Solving the GIGO problem: Using Schemas to Enhance Value of Data
Data science is a powerful tool for delivering better products and experiences to customers. Good data analytics lets you identify problems in real time, and fix them fast. But you can’t reap that benefit without good data, and ensuring that you have good data is one of the great challenges for data scientists. We’ve found that schemas can provide powerful tools to address that challenge.
At Comcast, we use data analytics to improve our products and deliver better, faster, more reliable experiences to our customers. In order to do that, we collect large amounts of non-personal telemetry data about network utilization, latency, throughput and any technology issues that may be impacting performance.
We use that data to identify usage “hot spots”, ensure consistent video quality, and measure how services like DVR and Video on Demand, among many others, are performing.
Data Scientists have a colorful shorthand expression for the issues around ensuring good data inputs: “garbage-in-garbage-out” or “GIGO”. The GIGO problem is just what it sounds like. You can’t deliver powerful data analytics results unless you have good data to start with.
Our analytic process involves integrating data from several different internal sources. Early in our process, there were few standards on naming conventions, and spotty documentation. The old rule of thumb applied: 70% of the analysts’ time went into gathering, understanding, cleaning and integrating the data, while only 30% went into doing the actual analyses and simulations.
The solution: data governance
My colleagues and I in Comcast Technology and Product are developing a new internal system as a single point of ingest for real-time data, and a set of data storage solutions that are designed to avoid these data integration problems. We do this through data governance. Data governance is an elegant way to make data discovery and integration easy, and ensure good source material for powerful analytic solutions.
Our data governance solution is based on pairing all data in our system with a schema that describes it syntactically (what its form is) and semantically (what it means). We use Apache Avro, an open source schema representation language and data serialization format. There are many pluses to using Avro’s serialization, including excellent compression rates, but we’ll focus here on Avro schemas.

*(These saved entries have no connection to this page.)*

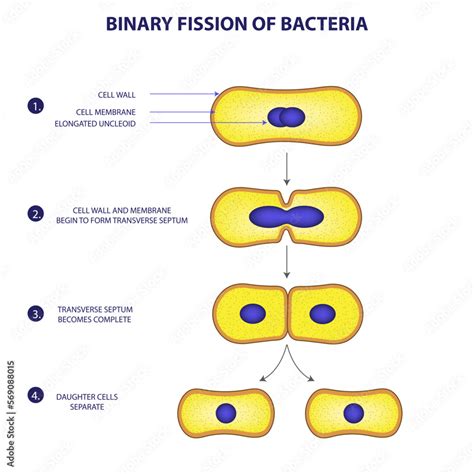 BINARY FISSION OF BACTERIA

1.
CELL WALL
CELL MEMBRANE
ELONGATED UNCLEOID

2.
CELL WALL AND MEMBRANE BEGIN TO FORM TRANSVERSE SEPTUM

3.
TRANSVERSE SEPTUM BECOMES COMPLETE

4.
DAUGHTER CELLS SEPARATE

Adobe Stock | #569088015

Avro schemas enforce the types and structures of data, and also document the meaning of each attribute. A library of core subschemas enables reuse of standard naming conventions and formats for commonly referenced data such as device, network interface, error, and tracing messages as they move across the network. When core subschemas are used and the data producer refers to “deviceId”, the semantics of that field are well known and documented.
Avro schemas follow the data from the upstream to the downstream end of the internal data infrastructure, from initial ingest via Apache Kafka, through intermediate processing and enrichment in flight, until it finally is at rest in one or more data storage options (big data lake, key-value store, time series database, etc.). This enables us to understand and integrate data at any point in its journey.
We are currently exploring open source tools to add data discovery and data lineage to our data governance platform. Then we can trace the movement of a dataset or even a single data message from ingest all the way to storage. We can answer questions like: “Where in the ecosystem can I find data about X?”; “In which data stores can I find data that came in via Kafka topic Y?”; “Where did the data I’m looking at in this database come from (i.e. who produced it), and how has it changed since it was first ingested?”
Data analytics involving the integration of several disparate datasets is doomed to failure due to the GIGO rule, unless the datasets are well understood, validated and governed. We are using Apache Avro schemas as the backbone of our data governance solution, to solve the GIGO problem. Thus, we enable analysts to use the data to produce the best possible understanding of network utilization, errors, and metrics, and ultimately improve the quality of service for Comcast customers.